The honor guards were chambering a third round of fire when Pavoni’s voice echoed through the cavern like a mortar blast.

“Cease fire!” he howled, his voice almost pained.

Over a half-dozen Italian soldiers lay dead or dying, while more terrified faces pressed into alleys between the boxes. Like a bewildered herd, the men at the front were driven forward. They stepped on the fallen, whose cries were soon drowned out by the sobs and fearful curses of an entire platoon, some thirty men.

“What’s going on?” Pavoni snarled, glaring at the advancing faces of the men, not daring to spare a look at Magrid.

“Something’s in the tunnels!” a man shrieked as more men began to jostle forward. “We have to get out!”

Something? Not someone? The oddity of the statement drew Magrid’s mind, kicking and screaming, from his hasty escape plan to the men in the chamber.

“How far have the Germans advanced?” the captain demanded, forcing himself to use his battlefield voice. These sorry cowards were his best chance of getting out of here, and he was determined to get them sorted quickly.

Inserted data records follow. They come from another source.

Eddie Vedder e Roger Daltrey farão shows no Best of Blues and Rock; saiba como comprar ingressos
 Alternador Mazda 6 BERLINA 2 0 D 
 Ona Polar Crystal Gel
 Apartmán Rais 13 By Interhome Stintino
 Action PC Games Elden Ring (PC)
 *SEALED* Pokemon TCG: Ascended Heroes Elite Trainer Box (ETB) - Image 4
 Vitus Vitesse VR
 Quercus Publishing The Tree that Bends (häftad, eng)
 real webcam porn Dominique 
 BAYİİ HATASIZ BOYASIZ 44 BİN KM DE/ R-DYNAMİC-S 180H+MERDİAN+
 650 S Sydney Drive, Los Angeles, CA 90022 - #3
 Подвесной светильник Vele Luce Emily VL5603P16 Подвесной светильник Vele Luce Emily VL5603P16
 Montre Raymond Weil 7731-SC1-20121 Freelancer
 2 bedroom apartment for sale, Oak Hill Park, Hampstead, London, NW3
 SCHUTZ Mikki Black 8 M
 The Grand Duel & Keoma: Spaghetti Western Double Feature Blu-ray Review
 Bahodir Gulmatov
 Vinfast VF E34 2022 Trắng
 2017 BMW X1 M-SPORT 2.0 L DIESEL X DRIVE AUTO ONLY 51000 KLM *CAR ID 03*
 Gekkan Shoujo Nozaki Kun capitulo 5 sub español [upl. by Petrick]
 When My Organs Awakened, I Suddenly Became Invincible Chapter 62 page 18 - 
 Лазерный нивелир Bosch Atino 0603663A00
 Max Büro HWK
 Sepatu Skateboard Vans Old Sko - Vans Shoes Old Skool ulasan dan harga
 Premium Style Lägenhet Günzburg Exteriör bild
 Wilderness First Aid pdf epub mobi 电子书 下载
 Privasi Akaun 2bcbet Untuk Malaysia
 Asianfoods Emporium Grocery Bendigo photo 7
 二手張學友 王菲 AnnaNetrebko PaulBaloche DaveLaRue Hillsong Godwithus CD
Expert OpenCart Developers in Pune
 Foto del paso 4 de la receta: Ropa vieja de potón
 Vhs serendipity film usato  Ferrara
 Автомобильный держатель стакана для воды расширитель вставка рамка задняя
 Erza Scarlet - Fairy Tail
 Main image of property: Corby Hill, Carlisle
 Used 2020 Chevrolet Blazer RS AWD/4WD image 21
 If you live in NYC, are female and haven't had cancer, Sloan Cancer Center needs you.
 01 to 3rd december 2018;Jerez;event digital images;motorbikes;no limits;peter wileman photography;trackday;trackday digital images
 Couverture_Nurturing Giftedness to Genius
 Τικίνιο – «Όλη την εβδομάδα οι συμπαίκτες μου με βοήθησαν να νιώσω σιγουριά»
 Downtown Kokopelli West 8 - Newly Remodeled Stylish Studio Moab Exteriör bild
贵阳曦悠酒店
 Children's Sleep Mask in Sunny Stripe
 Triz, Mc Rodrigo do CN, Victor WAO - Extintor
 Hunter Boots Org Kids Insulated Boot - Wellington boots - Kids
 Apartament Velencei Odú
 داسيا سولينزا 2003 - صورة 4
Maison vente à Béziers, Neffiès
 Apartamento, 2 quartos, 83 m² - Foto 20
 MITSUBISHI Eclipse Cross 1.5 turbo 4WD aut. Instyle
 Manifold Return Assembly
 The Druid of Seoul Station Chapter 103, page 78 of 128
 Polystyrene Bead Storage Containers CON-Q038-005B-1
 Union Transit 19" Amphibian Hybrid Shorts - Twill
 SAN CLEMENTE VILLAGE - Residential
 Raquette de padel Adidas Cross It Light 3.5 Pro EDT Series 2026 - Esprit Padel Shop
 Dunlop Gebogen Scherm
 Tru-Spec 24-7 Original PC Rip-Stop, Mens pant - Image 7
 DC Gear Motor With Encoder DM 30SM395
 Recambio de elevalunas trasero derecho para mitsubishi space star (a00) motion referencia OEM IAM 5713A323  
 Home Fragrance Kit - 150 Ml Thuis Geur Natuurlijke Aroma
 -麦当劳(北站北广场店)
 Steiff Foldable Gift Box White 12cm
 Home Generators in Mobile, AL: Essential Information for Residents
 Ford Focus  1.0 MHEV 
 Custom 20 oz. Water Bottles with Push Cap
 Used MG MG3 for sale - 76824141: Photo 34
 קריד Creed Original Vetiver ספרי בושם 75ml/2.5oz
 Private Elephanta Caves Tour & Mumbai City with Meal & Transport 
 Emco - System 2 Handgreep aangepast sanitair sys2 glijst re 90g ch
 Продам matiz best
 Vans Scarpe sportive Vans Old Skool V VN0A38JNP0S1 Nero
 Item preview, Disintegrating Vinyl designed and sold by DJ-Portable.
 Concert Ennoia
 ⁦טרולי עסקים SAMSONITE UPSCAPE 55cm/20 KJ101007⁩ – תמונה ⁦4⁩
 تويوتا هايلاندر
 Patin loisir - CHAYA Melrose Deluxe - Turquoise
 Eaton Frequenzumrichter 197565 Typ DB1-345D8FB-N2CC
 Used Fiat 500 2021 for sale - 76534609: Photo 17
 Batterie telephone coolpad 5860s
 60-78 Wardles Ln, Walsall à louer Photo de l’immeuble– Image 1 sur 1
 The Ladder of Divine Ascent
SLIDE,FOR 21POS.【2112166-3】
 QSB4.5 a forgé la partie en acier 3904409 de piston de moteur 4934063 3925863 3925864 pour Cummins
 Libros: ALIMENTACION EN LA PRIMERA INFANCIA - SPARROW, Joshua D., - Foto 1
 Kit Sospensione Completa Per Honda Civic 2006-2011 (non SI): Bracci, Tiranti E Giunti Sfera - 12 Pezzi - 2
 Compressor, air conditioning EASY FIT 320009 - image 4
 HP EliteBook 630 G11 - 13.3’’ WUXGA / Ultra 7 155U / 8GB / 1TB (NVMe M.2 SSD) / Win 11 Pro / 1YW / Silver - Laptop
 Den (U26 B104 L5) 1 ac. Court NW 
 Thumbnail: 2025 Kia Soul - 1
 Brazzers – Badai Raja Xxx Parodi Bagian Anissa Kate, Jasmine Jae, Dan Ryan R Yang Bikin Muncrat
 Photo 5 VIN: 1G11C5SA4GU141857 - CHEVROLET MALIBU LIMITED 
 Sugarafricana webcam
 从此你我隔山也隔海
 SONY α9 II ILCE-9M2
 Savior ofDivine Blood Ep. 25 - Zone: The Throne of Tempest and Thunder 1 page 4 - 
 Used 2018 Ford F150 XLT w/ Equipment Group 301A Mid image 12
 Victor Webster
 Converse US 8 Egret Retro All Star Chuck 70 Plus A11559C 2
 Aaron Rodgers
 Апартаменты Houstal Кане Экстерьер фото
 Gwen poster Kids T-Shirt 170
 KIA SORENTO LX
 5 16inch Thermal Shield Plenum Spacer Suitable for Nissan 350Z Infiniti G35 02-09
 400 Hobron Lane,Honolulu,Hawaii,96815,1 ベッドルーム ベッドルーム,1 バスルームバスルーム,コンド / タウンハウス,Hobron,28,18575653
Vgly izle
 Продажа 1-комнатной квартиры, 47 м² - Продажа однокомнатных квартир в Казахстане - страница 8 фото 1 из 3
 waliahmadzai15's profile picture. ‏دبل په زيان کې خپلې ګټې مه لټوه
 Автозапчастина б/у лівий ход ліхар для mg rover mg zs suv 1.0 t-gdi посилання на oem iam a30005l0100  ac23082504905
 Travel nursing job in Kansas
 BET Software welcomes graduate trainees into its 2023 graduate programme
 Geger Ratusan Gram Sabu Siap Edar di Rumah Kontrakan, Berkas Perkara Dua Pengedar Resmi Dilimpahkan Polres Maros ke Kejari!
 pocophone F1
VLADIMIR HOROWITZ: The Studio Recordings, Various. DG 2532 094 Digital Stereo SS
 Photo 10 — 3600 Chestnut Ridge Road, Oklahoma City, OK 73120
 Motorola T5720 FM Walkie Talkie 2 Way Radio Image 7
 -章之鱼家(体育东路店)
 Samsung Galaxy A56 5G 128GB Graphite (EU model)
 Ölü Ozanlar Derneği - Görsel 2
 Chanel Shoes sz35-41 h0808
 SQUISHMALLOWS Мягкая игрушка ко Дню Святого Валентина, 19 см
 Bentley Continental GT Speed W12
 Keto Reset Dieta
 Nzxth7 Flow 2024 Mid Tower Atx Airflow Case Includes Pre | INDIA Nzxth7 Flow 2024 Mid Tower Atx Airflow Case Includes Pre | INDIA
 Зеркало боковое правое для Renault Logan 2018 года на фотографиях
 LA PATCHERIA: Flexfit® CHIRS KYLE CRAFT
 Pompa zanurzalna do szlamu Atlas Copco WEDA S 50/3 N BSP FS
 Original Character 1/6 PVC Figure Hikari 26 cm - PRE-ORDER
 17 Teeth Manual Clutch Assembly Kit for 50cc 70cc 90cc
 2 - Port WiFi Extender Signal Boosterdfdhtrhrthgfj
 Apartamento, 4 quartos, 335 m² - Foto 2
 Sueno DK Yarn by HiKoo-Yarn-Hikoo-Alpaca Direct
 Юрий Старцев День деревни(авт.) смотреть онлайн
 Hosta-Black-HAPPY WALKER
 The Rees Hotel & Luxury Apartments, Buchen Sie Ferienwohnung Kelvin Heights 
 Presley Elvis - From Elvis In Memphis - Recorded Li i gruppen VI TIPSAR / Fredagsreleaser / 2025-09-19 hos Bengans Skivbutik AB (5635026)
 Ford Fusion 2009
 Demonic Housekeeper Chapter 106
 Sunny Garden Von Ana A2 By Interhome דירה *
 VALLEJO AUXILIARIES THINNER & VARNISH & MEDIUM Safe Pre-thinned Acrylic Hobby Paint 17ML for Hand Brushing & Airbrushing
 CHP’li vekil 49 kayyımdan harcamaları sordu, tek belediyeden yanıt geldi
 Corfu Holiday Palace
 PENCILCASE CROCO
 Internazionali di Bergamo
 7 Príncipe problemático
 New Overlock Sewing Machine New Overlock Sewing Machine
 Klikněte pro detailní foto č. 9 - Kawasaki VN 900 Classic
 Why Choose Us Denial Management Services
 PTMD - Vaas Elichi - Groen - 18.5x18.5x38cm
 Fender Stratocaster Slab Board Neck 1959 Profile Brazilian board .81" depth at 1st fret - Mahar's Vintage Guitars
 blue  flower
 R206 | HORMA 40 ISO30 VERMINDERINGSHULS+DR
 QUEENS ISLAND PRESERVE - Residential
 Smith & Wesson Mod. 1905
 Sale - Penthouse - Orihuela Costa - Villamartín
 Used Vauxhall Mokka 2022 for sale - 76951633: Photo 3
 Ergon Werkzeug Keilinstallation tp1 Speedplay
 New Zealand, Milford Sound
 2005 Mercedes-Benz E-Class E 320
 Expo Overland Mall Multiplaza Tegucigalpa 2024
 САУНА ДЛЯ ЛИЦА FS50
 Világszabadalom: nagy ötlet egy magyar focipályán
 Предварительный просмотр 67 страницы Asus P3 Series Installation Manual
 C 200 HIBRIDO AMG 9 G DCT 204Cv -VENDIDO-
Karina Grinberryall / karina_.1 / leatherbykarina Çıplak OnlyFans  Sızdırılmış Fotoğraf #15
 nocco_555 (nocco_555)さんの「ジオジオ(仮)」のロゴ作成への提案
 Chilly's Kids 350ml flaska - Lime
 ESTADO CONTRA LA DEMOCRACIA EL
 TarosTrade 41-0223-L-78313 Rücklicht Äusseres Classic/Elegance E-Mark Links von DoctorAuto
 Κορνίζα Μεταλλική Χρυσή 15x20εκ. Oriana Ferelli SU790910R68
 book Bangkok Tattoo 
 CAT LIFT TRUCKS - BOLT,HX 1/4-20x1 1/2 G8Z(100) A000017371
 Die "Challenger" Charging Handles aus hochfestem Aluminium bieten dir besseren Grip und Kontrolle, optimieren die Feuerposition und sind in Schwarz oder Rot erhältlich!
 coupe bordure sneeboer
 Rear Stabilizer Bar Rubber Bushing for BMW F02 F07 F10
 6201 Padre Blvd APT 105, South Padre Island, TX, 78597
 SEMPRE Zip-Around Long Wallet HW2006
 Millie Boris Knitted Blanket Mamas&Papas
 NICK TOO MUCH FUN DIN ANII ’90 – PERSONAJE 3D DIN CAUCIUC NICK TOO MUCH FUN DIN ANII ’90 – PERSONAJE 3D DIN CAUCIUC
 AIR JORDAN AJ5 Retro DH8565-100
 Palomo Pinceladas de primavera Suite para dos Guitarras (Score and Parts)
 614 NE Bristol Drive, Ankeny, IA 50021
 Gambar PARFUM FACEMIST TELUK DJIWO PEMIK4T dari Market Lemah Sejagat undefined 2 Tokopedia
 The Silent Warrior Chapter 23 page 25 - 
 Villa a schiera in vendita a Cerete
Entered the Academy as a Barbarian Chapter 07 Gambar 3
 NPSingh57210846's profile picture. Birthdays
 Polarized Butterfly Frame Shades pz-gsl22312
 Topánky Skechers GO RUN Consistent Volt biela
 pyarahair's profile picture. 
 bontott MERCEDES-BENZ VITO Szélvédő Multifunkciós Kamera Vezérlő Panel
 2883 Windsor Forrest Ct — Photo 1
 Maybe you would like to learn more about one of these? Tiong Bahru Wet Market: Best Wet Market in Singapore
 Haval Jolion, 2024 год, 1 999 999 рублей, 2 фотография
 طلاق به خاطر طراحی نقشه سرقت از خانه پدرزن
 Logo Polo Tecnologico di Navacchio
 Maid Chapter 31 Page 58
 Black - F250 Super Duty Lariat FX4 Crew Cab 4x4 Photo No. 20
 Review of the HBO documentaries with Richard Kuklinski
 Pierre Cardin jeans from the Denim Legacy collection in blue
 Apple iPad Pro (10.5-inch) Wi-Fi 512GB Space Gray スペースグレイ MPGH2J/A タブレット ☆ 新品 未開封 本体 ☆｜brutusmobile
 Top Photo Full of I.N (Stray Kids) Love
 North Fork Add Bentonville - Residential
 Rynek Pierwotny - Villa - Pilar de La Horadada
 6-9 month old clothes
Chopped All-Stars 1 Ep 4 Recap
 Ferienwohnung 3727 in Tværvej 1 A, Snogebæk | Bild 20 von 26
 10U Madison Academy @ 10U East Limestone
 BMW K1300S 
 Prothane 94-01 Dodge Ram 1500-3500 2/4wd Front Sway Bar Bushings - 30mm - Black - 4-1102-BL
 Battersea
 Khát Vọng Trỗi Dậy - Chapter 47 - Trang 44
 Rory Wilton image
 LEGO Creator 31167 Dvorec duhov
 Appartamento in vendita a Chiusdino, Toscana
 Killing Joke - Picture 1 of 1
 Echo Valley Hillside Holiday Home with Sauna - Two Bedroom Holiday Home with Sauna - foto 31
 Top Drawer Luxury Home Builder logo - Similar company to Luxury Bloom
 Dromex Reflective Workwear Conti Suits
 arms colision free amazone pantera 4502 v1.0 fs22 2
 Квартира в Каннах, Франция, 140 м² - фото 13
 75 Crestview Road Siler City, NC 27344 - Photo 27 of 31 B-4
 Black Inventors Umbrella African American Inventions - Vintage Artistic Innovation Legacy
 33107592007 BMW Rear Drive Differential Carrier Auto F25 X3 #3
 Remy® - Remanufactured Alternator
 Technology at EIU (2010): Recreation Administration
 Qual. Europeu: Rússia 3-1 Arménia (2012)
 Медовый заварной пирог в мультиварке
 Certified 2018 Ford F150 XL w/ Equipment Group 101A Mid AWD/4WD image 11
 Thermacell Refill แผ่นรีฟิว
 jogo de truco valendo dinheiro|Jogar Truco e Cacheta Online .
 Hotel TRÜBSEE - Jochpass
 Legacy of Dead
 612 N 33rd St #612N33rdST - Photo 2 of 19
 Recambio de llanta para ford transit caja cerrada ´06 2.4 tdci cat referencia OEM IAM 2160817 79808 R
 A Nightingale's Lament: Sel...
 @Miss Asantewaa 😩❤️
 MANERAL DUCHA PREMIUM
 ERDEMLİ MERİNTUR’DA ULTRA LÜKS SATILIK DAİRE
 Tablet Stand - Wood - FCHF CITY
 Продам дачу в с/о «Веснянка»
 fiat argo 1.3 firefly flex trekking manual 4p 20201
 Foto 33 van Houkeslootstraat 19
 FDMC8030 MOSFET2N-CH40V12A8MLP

“The tudro aren’t in the tunnels, sir,” said one of the forward men, passing a trembling hand over his terror-pale face. “It was something else.”

Again, “something.” The vague menace of the word infuriated Magrid.

“Say something sensible,” he snarled as he drew his pistol. “Or never speak again.”

Even staring down the barrel of the sidearm, the men advanced another few steps.

“I-I don’t know what it is,” the forward soldier stammered before taking a fear-swollen gulp as he genuflected.